We're now in the period of late 2017 to late 2020, or to put that in context, that's between the deadly Unite the Right rally in Charlottesville on one end and the Capitol insurrection on the other.
What else was Steve doing on this forced hiatus as he licked his wounds and traveled the globe?
Well, he went to Brazil to align himself with proto-fascist presidential hopeful Jair Bolsonaro and his son, and did in fact serve as an informal advisor to that victorious campaign.
As an aside, our episode titled Steve Bannon, Mystic, features a long-form conversation with Benjamin Teitelbaum.
You might remember he's the author of War for Eternity.
This is based on 20 hours of interviews with Bannon during this exact period that we're talking about.
And the book shows how the religious philosophy called Traditionalism, with a capital T, unites Influential far-right populist thinkers from Hungary to Russia to the US to Brazil.
The book begins, as I remember, with Bannon's eight-hour meeting with Putin's infamous advisor, Alexander Dugin, in a Rome hotel in 2018, and this resonates with Bolsonaro's advisor, Olavo de Carvalho, as well as one-time Hungarian opposition leader, Gábor Vona, all of whom are inspired by traditionalism.
Now, I've covered these ideas somewhat obsessively as well as their political implications in a pair of episodes titled Kali Yuga Chess and Empire of Lies, but here's the thumbnail.
Traditionalism's two most significant proponents are French mystic René Guénon, born in 1886, and Italian philosopher Julius Evola, born in 1898.

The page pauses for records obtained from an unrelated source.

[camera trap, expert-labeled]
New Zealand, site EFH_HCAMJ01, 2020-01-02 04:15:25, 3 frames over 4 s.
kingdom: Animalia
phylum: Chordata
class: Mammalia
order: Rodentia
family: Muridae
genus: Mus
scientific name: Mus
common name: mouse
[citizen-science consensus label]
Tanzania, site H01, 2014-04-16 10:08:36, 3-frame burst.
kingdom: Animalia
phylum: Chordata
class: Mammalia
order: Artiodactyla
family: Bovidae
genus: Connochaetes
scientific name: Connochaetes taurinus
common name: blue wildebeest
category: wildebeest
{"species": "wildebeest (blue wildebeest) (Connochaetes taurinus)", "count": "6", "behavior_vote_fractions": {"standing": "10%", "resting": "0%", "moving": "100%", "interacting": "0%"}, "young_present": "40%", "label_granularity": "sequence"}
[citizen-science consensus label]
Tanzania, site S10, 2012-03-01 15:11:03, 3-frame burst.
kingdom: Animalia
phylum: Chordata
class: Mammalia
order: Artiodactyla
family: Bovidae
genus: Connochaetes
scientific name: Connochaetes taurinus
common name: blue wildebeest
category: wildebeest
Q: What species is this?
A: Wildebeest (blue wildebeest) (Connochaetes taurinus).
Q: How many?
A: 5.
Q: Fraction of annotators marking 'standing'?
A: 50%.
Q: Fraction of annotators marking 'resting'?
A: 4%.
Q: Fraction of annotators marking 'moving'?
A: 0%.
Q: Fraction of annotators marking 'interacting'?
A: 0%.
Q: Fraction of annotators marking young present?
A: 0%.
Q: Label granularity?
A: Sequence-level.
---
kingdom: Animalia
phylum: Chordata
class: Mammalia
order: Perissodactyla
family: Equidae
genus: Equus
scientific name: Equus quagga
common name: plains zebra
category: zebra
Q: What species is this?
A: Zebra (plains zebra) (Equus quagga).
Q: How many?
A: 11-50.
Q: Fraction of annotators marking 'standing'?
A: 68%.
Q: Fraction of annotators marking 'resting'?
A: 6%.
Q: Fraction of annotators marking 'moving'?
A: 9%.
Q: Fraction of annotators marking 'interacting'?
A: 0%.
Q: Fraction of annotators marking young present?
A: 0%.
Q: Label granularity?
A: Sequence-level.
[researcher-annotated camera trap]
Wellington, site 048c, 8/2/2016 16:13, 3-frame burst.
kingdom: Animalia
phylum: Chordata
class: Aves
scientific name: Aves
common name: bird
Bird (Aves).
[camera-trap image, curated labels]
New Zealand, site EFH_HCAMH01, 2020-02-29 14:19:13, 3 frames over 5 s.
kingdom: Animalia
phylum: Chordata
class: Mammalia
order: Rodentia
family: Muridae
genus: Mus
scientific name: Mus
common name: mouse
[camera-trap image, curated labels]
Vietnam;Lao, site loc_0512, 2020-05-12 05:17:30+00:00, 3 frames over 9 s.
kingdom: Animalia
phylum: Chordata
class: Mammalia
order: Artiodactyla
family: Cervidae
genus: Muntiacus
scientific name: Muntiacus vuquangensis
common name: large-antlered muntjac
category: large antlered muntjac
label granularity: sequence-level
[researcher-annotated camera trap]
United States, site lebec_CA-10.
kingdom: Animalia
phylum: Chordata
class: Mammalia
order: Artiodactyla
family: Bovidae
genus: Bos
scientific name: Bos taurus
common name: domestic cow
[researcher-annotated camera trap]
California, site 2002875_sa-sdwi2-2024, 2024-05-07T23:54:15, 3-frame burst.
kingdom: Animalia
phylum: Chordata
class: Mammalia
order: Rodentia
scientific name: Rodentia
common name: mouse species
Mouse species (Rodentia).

The latter was something of a student of the former.
Evola's ideas influenced Mussolini's fascism, he also moved in Nazi circles in the early days of the Reich, and he felt Mussolini was too compromising, not fascist enough.
Essentially, Traditionalism calls for a return to a more old-world ordering of societies based on something akin to the Hindu idea of a caste system defined by inborn spiritual virtue.
It also borrows the idea of cycles of cosmic time from Hinduism and sees our supposedly dark era, the Kali Yuga, as you may have heard it called in yoga circles, as ruled over by an upside-down decadence in which the impure slave caste has risen to power.
Traditionalists believe that a forced cataclysm can reignite the golden age of priestly, quasi-monarchical rule that eschews what current major proponent Alexander Dugin describes as the unipolar Western imposition of universal human rights and pluralist democracy.
Dugan has also forged ties via in-person meetings and dialogue with right-wing parties in France, Hungary, Bulgaria, Austria, and Greece.
Bannon is his man in America.
In addition to Bannon publicly describing at CPAC, that's the Conservative Political Action Committee, in 2017, that Trump's first hundred days in office under his guidance were focused on dismantling the administrative state, literally destroying anything about government set in place to help those in need, to protect the environment and to put limits on corporate greed, he has elsewhere also referred to him as a blunt instrument.
And a man out of time.
Now that last bit about being a man out of time is actually a reference to the kind of figure that traditionalists believe can aggressively bring about their mythic golden age.
But, you know, that's Steve Bannon for you.
It's a lot of pseudo-intellectual and quasi-religious political ideas as a delivery system for far-right authoritarianism and his own fantasies of ultimate power.
On Wednesday, several small planes flew over New York's Hudson River, trailing banners that read New Federal State of China.
Fugitive Chinese billionaire Guo Wengui and former White House adviser Steve Bannon said on Wednesday they plan to establish a new federal state of China.
So far, there hasn't been much response.
During this gap period that we're exploring, our boy Steven also befriended Guo Wengui.
He's the exiled Chinese billionaire I talked about in the very first episode of Swamp Creatures as we previewed Bannon.
Perhaps you remember Guo and Stevie's excellent adventure on that $37 million dollar superyacht in Upper New York Bay where they signed a contract in blood that declared allegiance to the so-called New Federal State of China?